Good Person (left), Bad Person (Right)

Experiment: Jobs

He then experimented with job roles, typing occupations typically associated with high incomes and ‘success’, such as doctors and lawyers, and those associated with lower incomes and viewed pejoratively such as a street cleaner or bin man. Once again these produced white faces. 

Doctor (left), Lawyer (Centre), Garbage Collector (Right)

Experiment: Happy vs Sad

Finally, looking into more emotional responses and asking for imagery to represent a “Happy person” or “sad person” yielded some interesting results. Clearly, there's a bias here in the gender roles being depicted.

Happy person (left), Sad Person (right)

Unless prompted, the AI will default to white-centric people's faces and features.

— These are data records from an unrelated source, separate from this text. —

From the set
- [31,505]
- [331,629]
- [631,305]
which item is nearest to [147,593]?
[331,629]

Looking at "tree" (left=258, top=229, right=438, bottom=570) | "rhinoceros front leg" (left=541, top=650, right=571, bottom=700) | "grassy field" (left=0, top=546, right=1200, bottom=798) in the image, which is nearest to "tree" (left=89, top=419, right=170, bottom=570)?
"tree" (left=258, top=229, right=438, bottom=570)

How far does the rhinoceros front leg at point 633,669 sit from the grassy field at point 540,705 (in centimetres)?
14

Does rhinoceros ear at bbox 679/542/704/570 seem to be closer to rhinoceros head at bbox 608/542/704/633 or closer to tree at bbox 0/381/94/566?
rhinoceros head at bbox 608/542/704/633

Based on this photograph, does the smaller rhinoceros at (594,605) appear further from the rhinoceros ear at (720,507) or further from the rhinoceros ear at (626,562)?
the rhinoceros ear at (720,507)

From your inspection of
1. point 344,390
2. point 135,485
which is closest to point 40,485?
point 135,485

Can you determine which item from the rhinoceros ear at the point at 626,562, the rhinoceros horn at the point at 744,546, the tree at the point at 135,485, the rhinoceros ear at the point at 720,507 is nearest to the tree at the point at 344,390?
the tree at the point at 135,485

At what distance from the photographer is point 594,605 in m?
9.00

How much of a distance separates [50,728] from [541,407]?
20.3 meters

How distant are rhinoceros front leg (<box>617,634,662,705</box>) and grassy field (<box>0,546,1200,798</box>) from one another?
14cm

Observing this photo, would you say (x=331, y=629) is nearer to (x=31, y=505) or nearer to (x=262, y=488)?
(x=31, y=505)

This clearly supports the theory that the issue is the lack of representation of the data.  Western culture is unrepresentative and unequal and white cis-gender men make up the majority of high-paying status jobs. 

What we need to be mindful of is these biases when using these tools to jumpstart any creativity and how it might be perpetuating the same societal issues we have today. We also should consider the implications for any non-white person when it comes to having to add conditions or specificity to have an intent that is more representative, essentially another moment of ‘othering’ or marginalised cultures and people.